160 KİŞİNİN CESEDİ BULUNUYOR
Yıllar içinde adada yaklaşık 160 bin kişinin öldüğü, cesetlerinin gömüldüğü veya yakıldığı tahmin ediliyor. Aradan geçen yarım asırda adadaki yapılar harap hale geldi. Yerel yetkililer, binaların çökme riski nedeniyle burayı turistler için “tehlikeli bölge” ilan etti.
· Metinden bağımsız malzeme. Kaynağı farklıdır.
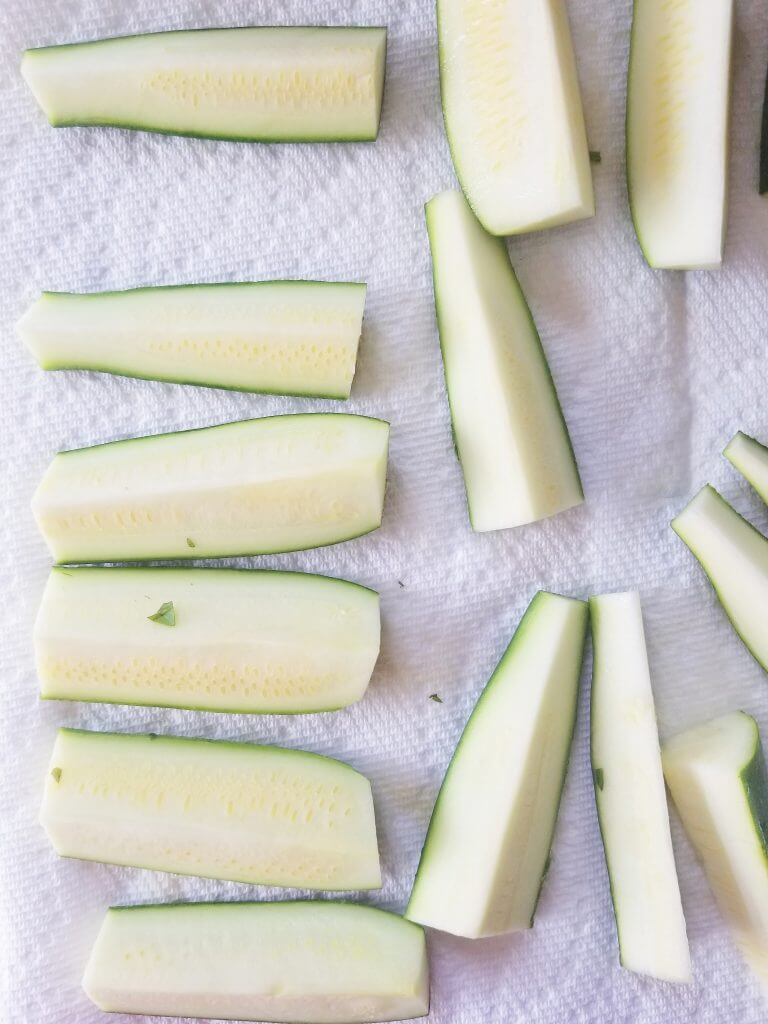 zucchini slices on a paper towel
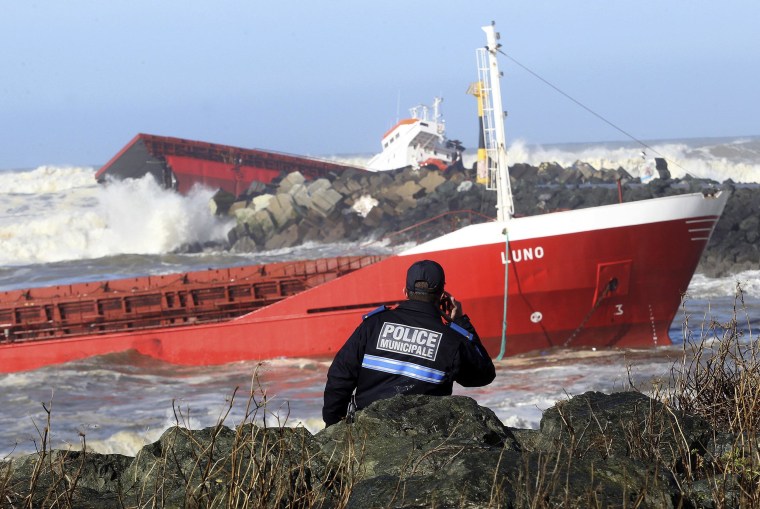 Image: A police officer watches a Spanish cargo ship that slammed into a jetty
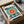 May include: Hands unboxing a framed Bauhaus exhibition poster from 1923 featuring a stylized sunburst design with concentric circles in teal, coral red, and yellow. The geometric artwork displays "BAUHAUS" and "Ausstellung Juli - Sept 1923" text with bold black triangular elements. Black frame shown partially unwrapped in cardboard shipping box with white tissue paper on marble surface.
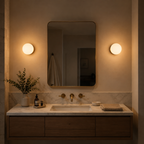 Two round wall sconce lights flank a bathroom mirror above a dark vanity.
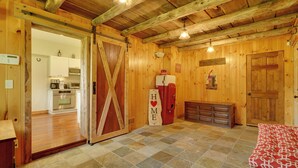 A rustic interior with wooden walls, a checkered floor, a refrigerator, and a door with a 'HOME' sign.
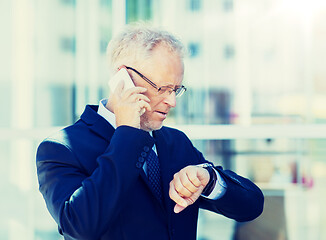 Image showing senior businessman calling on smartphone in city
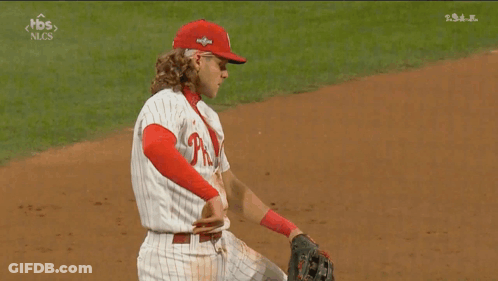 A Baseball Player Wearing A Phillies Uniform Is Kneeling On The Field GIF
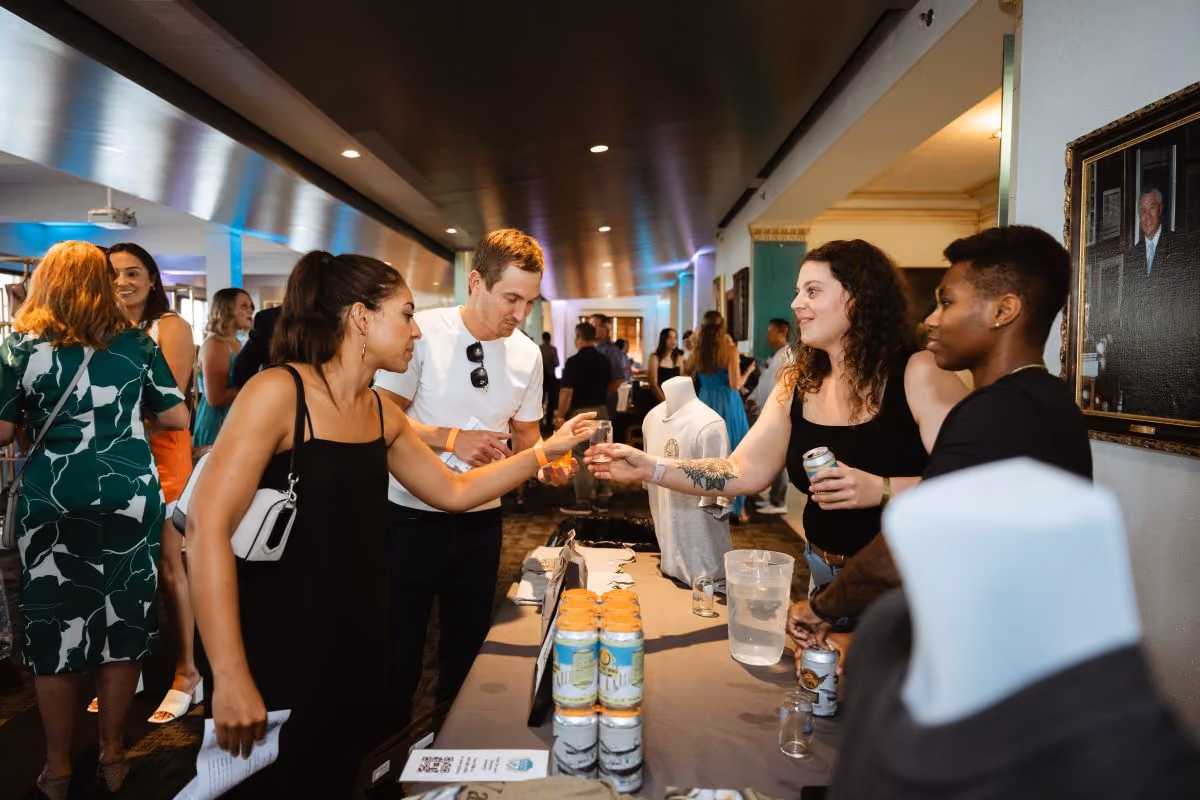 A brewer hands an attendee a tasting glass full of beer.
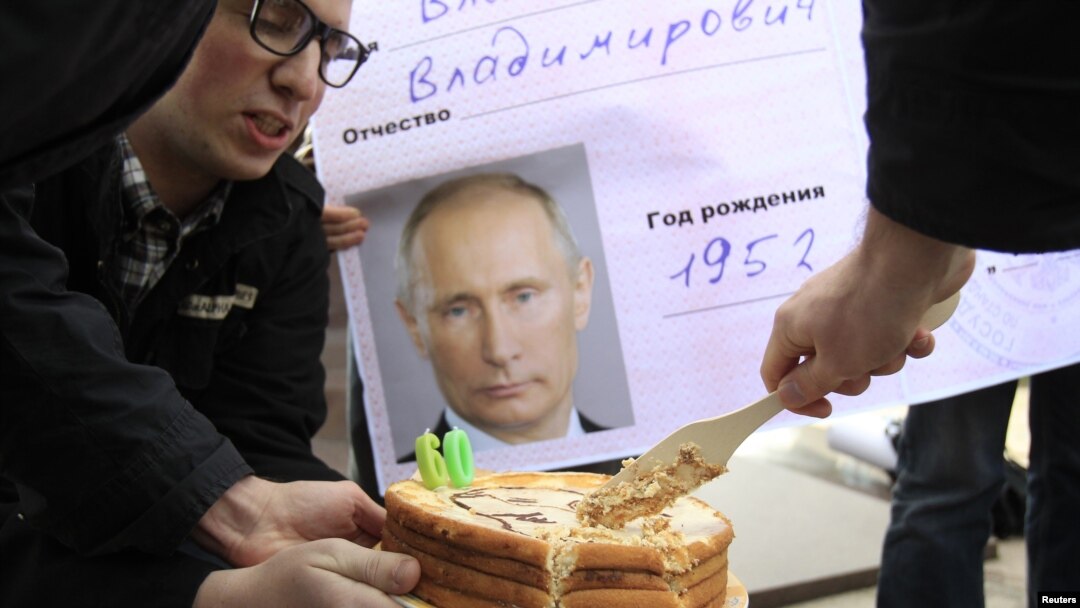 Орусия -- Оппозиция активисттери президент Путиндин сүрөтү чапталган пенсионердик карточканын алдында торт кесип жатат. Москва, 7-октябрь, 2012.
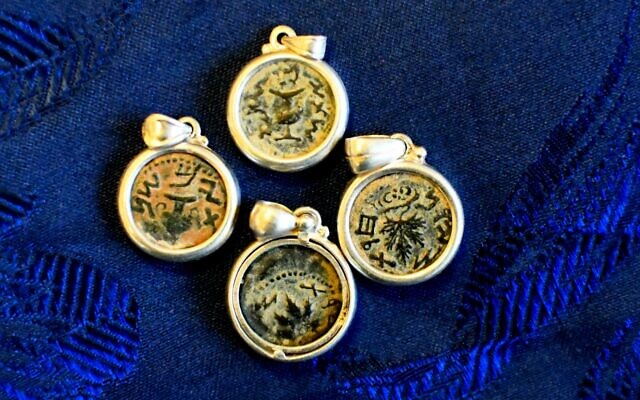 Antique coins were incorporated into the pendants in order to sell them as jewelry seized in a massive illegal trade bust on May 15, 2022 in Modi'in. (Yoli Schwartz/Israel Antiquities Authority)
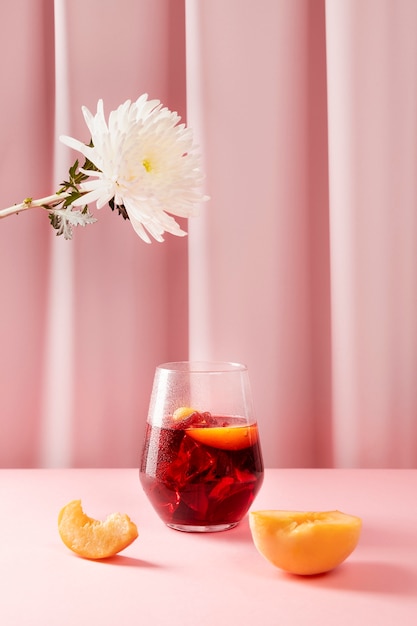 Delicious sangria, peach and flowers assortment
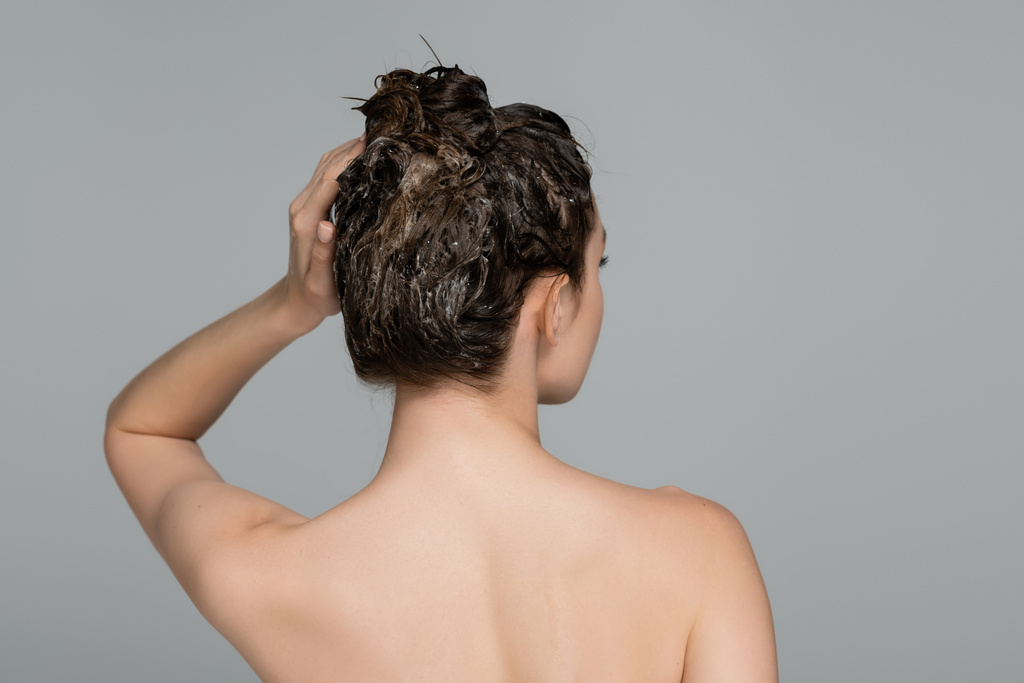 πίσω όψη της γυναίκας με γυμνούς ώμους πλύσιμο των μαλλιών απομονώνονται σε γκρι  - Φωτογραφία, εικόνα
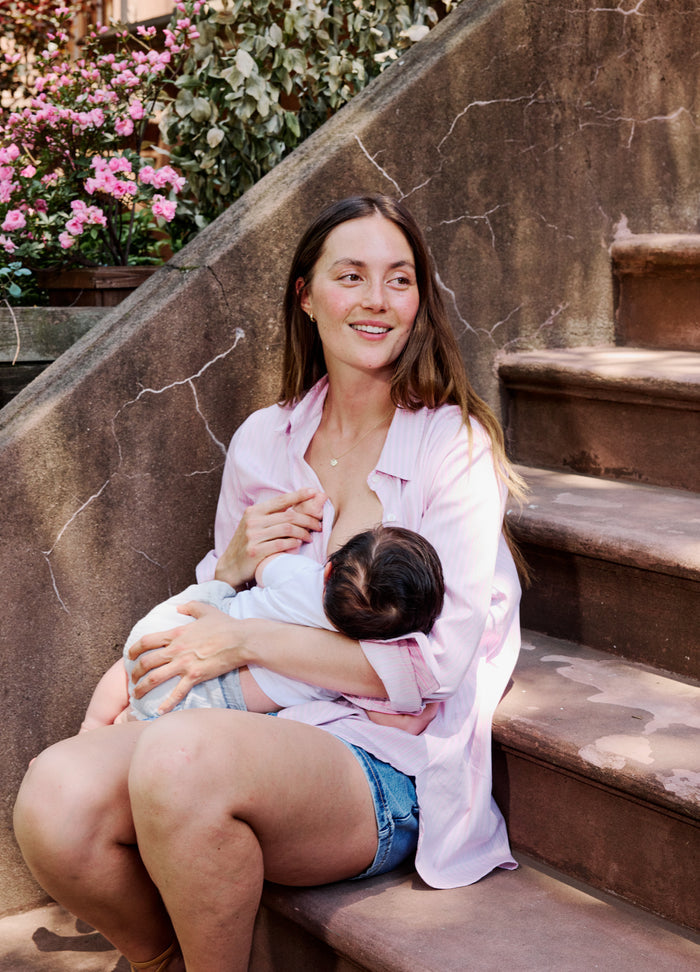 Light pink maternity buttondown shirt with long sleeves, worn open over white nursing bra, paired with denim shorts.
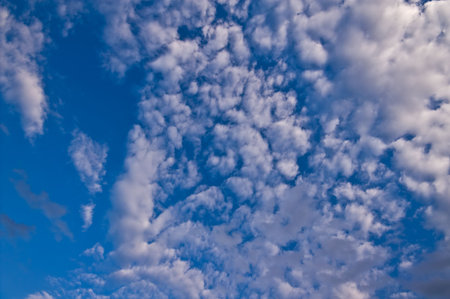 a lot of fluffy clouds in the sky with a little bit of blue sky visible  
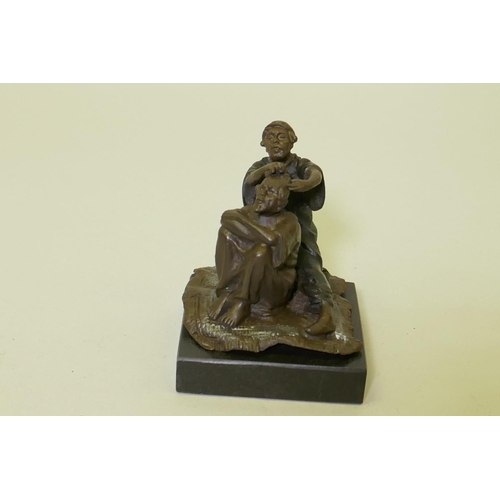 116 - Bronze figure of a barber with customer, mounted on a polished slate base, 8cm high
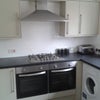 Photo 16: Kitchen area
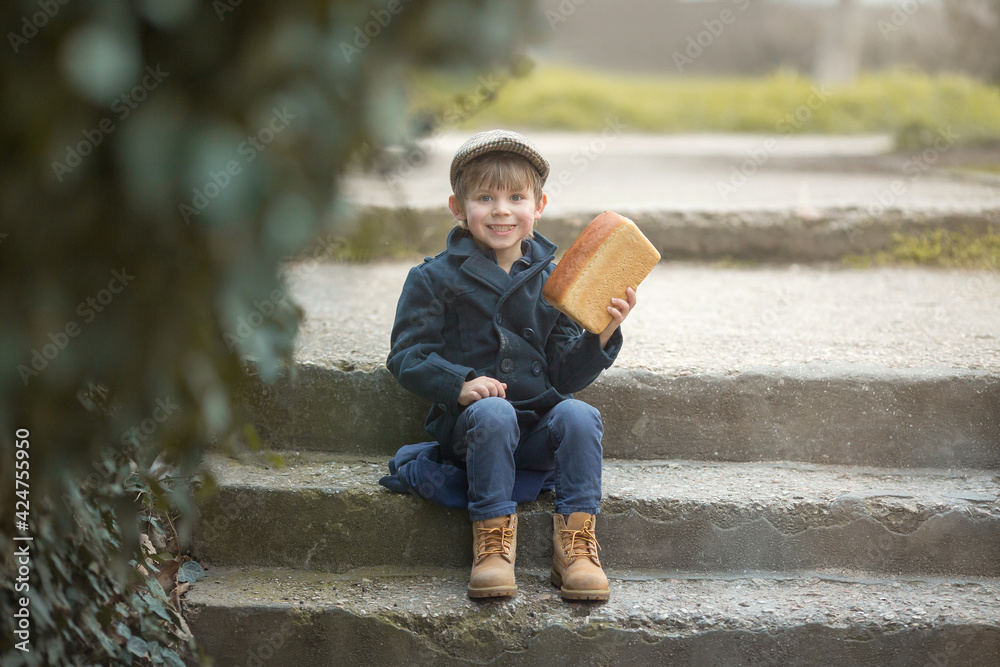 Beautiful little Caucasian boy with blonde hair holding a large loaf of bread. Funny happy baby bites and eats healthy bread outdoors. A hungry child. Beautiful little Caucasian boy with blonde hair holding a large loaf of bread. Funny happy baby bites and eats healthy bread outdoors. A hungry child.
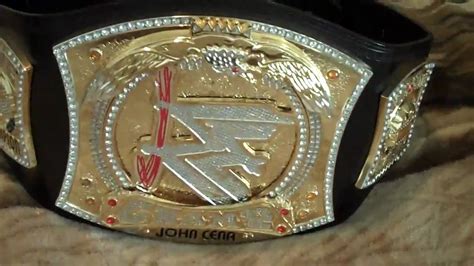 WWE COMMEMORATIVE SPINNER CHAMPIONSHIP BELT VS. ADULT SIZE REPLICA REVIEW & COMPARISON - YouTube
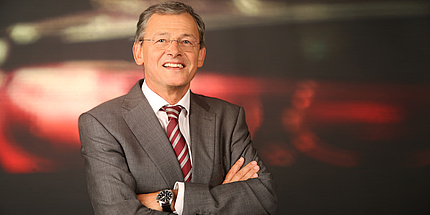 Man in grey jacket with red and silver striped tie, greying hair, fine spectacles, open facial expression and crossed arms in portrait.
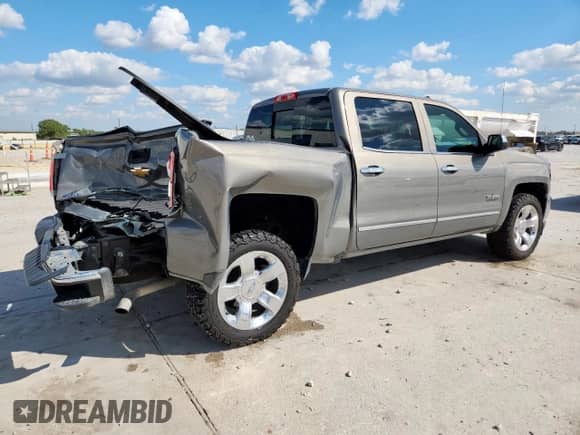 2017 Chevrolet Silverado 1500 LTZ with VIN 3GCPCSECXHG179093, listed as a Copart auction lot 84363995 with 153,438 mi miles and Salvage title. Bid and sale history available at DreamBid. Image 3.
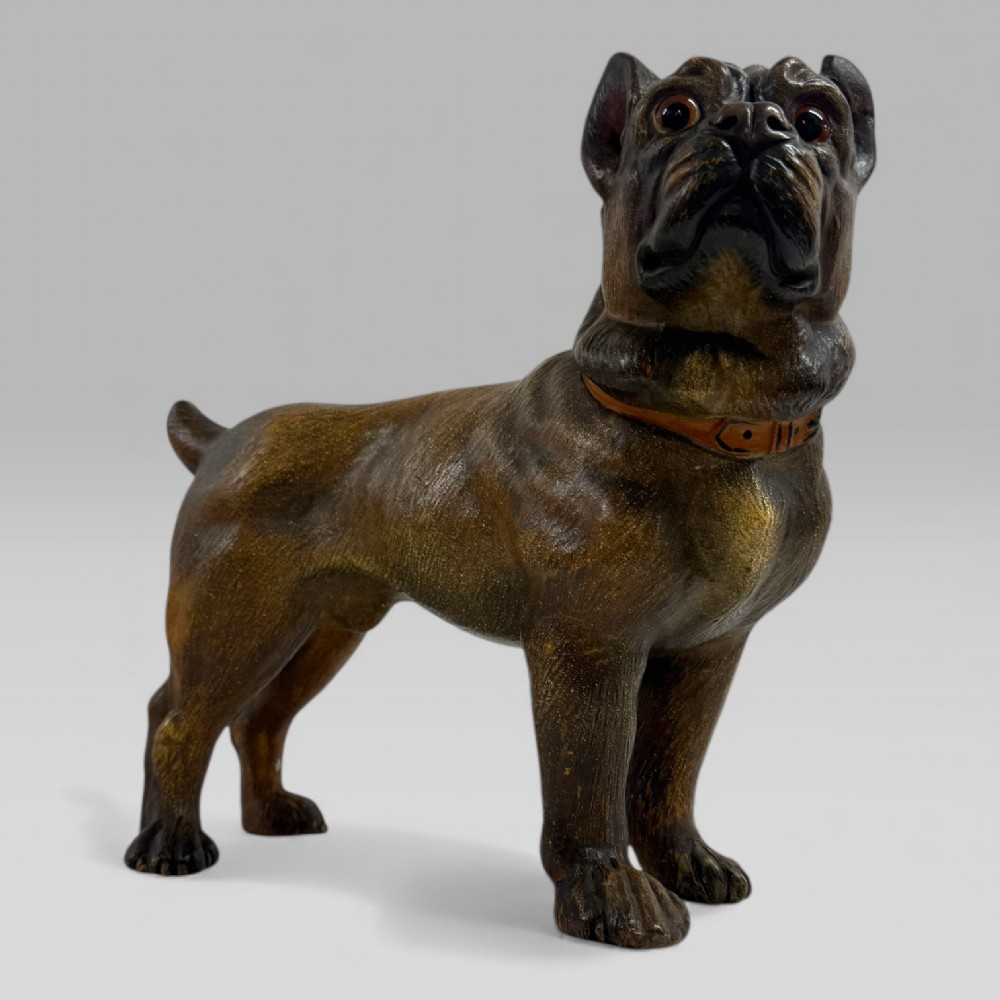 A dark brown painted terracotta dog sculpture standing upright with glass eyes and a moulded collar. View II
GİZLİ BİR ŞEKİLDE ADAYA GİRDİ
Tüm yasağa rağmen İngiliz kaşifler Matt Nadin ve Andy Thompson, 2020 yılında YouTube kanalları “Finders Beepers History Seekers” aracılığıyla adaya ulaşmayı başardı. Nadin, adada yaşadıklarını, “Karanlık bir tarihin izleri her yerde hissediliyordu. Cesetler yakılmış, ada hiçbir zaman temizlenmemiş. Akıl hastanesi döneminde de insanların gözlerden uzak korkunç deneylere maruz bırakıldığı biliniyor” sözleriyle anlattı.
YILLARDIR KİMSE UĞRAMIYOR
Nadin, ziyaret sırasında çan sesleri duyduklarını ve bu anın kendisini ürküttüğünü belirterek, “Binaların kemerlerinden ve kiremitlerinden başlangıçta güzel yapılar olduğu anlaşılıyordu, ancak her yer doğanın etkisiyle çürümüş durumdaydı. Yıllardır buraya neredeyse kimsenin ayak basmadığı belliydi” dedi.